## START Source excerpt
How to Become a Bounty Hunter

Column: Retired FBI Official Says Ray Kelly’s Criticism of FBI Unfair

Michael Mason is a retired Executive Assistant Director of the FBI. His column is in response to former New York Police Commissioner Ray Kelly’s criticism of the FBI in a New York Times article. Kelly suggested the FBI should have shared information regarding its suspicions about one of the Boston Marathon bombers before the bombing ever took place.

Mike Mason/fbi photo

By Michael Mason

I am a big fan of Ray Kelly. I believe he is an innovative, thoughtful police executive. But I think his criticism of the FBI is seriously misplaced.

Precisely what would the FBI have shared with Boston, that in a steady-state environment would have led to them in engaging in any different actions toward the suspects? There are suspicions about hundreds of suspects that exists every day of the week.

Does anyone really think the FBI could have told Boston authorities, “Hey, we think these two guys are targeting the Boston Marathon for a bombing incident?” That is patently absurd.

It’s really time to stop the “blame game” in the aftermath of terrible events such as the Boston Marathon bombings. It is way too easy to say “We should have known anything you had about those suspects” after they have engaged in a heinous act against innocent civilians.
## END Source excerpt
## START Given data
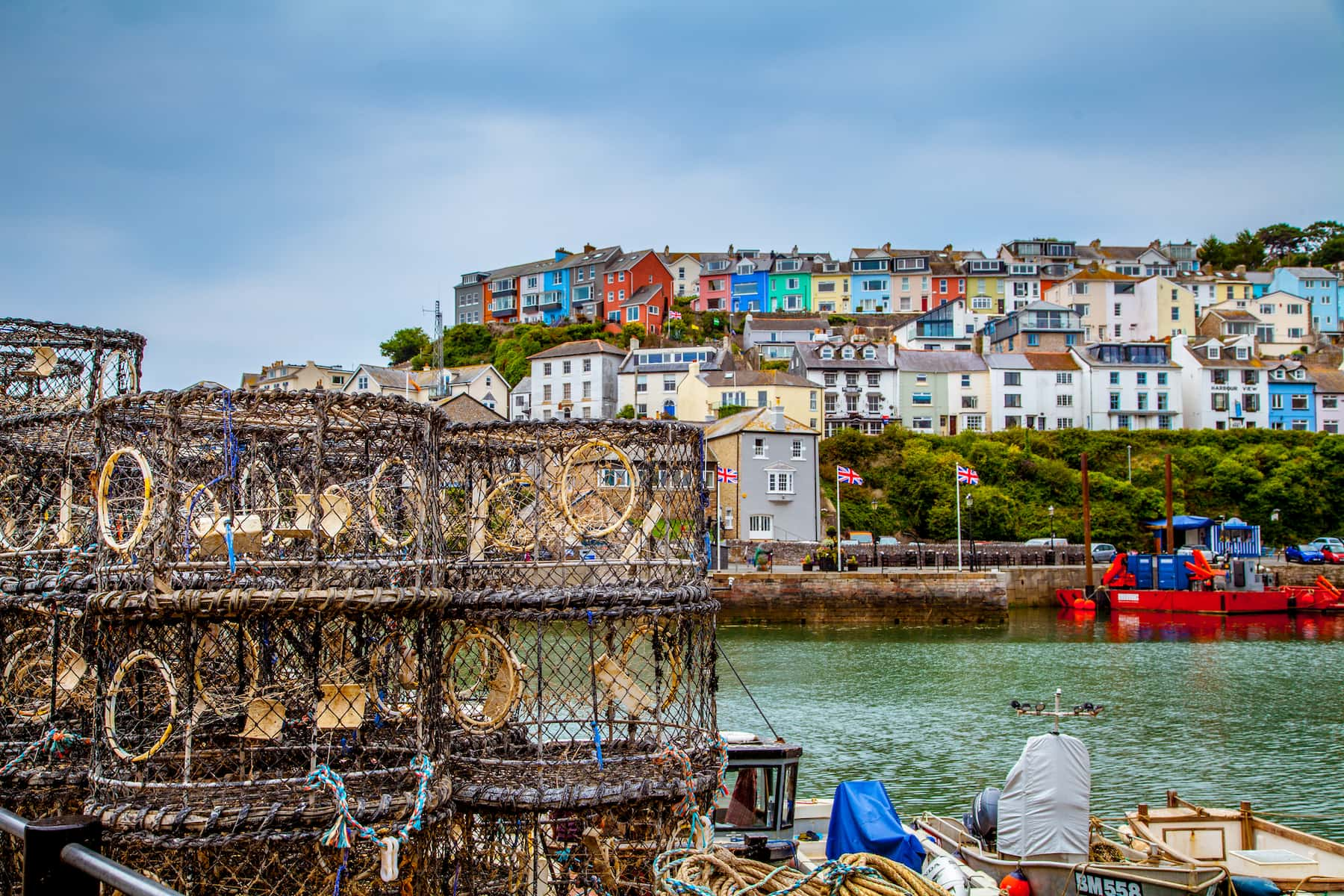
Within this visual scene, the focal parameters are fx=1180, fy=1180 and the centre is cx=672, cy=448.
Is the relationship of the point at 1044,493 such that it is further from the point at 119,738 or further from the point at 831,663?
## END Given data
What you should do: Translate this sentence from the column on Ray Kelly's criticism of the FBI into Spanish: "But I think his criticism of the FBI is seriously misplaced."

Solution to this problem: Pero creo que su crítica al FBI está seriamente fuera de lugar.